Février 2026

FOCUS

 

 

 

PETIT LEXIQUE DE L’EGO

 

                                            Marie-Claude Treglia

 

 

Psychologies - Janvier 2026

 

 

S’aimer soi-même n’est ni du narcissisme, ni de l’égoïsme,

ni de l’estime de soi… C’est une façon d’être qui relève du dosage

subtil entre tous ces concepts, et surtout de la juste mesure.

Petit abécédaire pour éviter les confusions.

 

Narcissisme

 

Dans le mythe grec, Narcisse est un jeune chasseur à la beauté éblouissante qui, indifférent aux nymphes de la forêt et aux jeunes éphèbes, ne se plaît qu’à la contemplation de son reflet dans le miroir d’une eau sans rides. Au point de s’y perdre. Le jeune homme est-il mort de s’être trop aimé ? Est-il passé de l’autre côté du miroir, au-delà du monde des illusions ? Les interprétations sont multiples. Et dans le langage courant, le « narcissisme » est devenu un vilain défaut, une perversion, qui consiste à s’aimer à l’excès, avec tous les abus que cela engendre. Mais le concept est, à l’origine, plus complexe.
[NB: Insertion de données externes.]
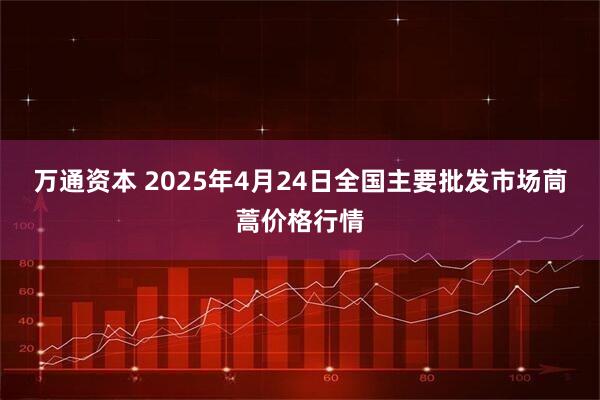 万通资本 2025年4月24日全国主要批发市场茼蒿价格行情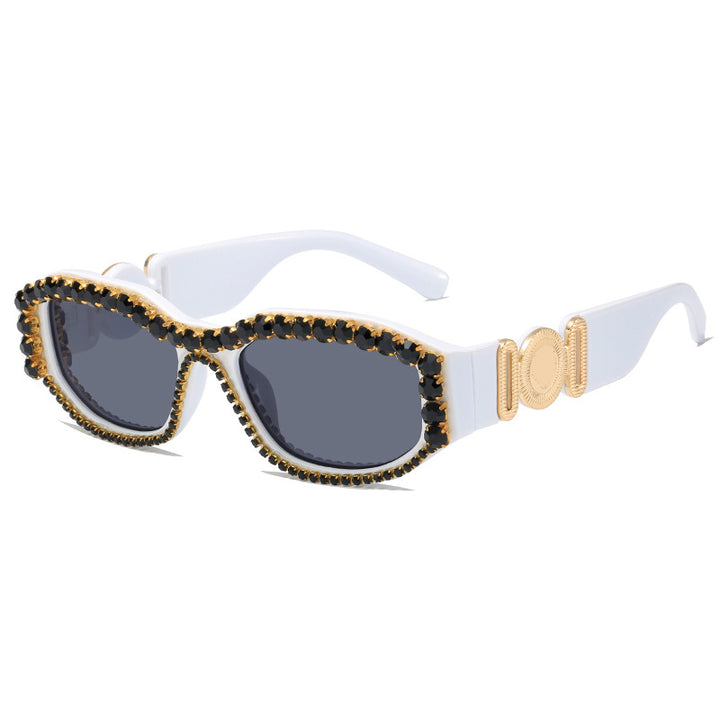 Women's Glamorous Sunglasses with Sparkling Accents Bowlift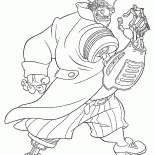 Verärgerte Cyborg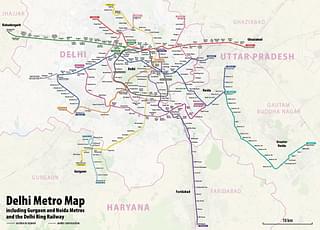 Delhi Metro Map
Il existe, dans la définition freudienne, un bon narcissisme qui fait partie intégrante de l’amour de soi : un « narcissisme primaire », nécessaire dans la construction du moi, et vital. C’est seulement lorsqu’il devient excessif et exclusif que le narcissisme (« secondaire ») peut devenir dangereux, voire pathologique. Il s’agit alors d’une forme de passion toxique, qui n’a plus rien à voir avec un amour bienfaisant pour soi et pour les autres.

 

Amour-propre

 

C’est Jean-Jacques Rousseau qui, le premier, en a fait une description impitoyable, en l’opposant à « l’amour de soi », ce sentiment « naturel », sain et légitime, lié à l’instinct de conservation, et nécessaire à la survie et au bien-être de l’individu, qui engendre la bienveillance envers les autres. L’« amour-propre », lui, est un sentiment social, né de la comparaison avec autrui, développe le philosophe des Lumières. Il est la source de toutes sortes de « passions tristes » jalousie, rivalité, vanité, susceptibilité… et « inspire aux hommes tous les maux qu’ils se font mutuellement ».

 

Estime de soi-même

 

Qui s’aime bien s’estime bien. Mais la réciproque n’est pas forcément vraie. La self esteem, héritée de la psychologie américaine, est la valeur que l’on accorde à soi-même. Non pas une foi inconditionnelle en ses capacités comme la confiance en soi, mais une forme d’évaluation de sa personne et de ses actes, qui relève plus du respect que de l’amour, et peut très bien, envers soi comme envers les autres, être froide et dénuée d’affect.

 

Égoïsme

 

« Attachement excessif porté à soi-même et à ses intérêts personnels, au mépris des intérêts des autres », définit le Larousse. Même si un brin d’égoïsme est parfois nécessaire à notre survie quand on a tendance à se faire écraser ou abuser par les autres, le meilleur moyen de ne pas tomber dans cet excès est sans doute de s’aimer suffisamment – ni trop, ni trop peu – pour ne pas avoir à se replier sur soi et oublier les autres.

 

Égocentrisme

 

Étymologiquement, cela signifie se prendre pour le centre du monde. Avec la conviction profonde, donc, que tout gravite autour de nous. Il s’agit là encore d’un stade normal du développement de l’enfant qui, comme l’a décrit le psychologue Jean Piaget, perçoit le reste du monde de son seul point de vue. À l’âge adulte, en revanche, c’est une déformation du rapport aux autres, voire un défaut moral, qui consiste à tout ramener à soi, notamment le regard des autres (beaucoup plus important pour l’égocentrique que pour l’égoïste), loin de toute empathie ou autre forme de bienveillance.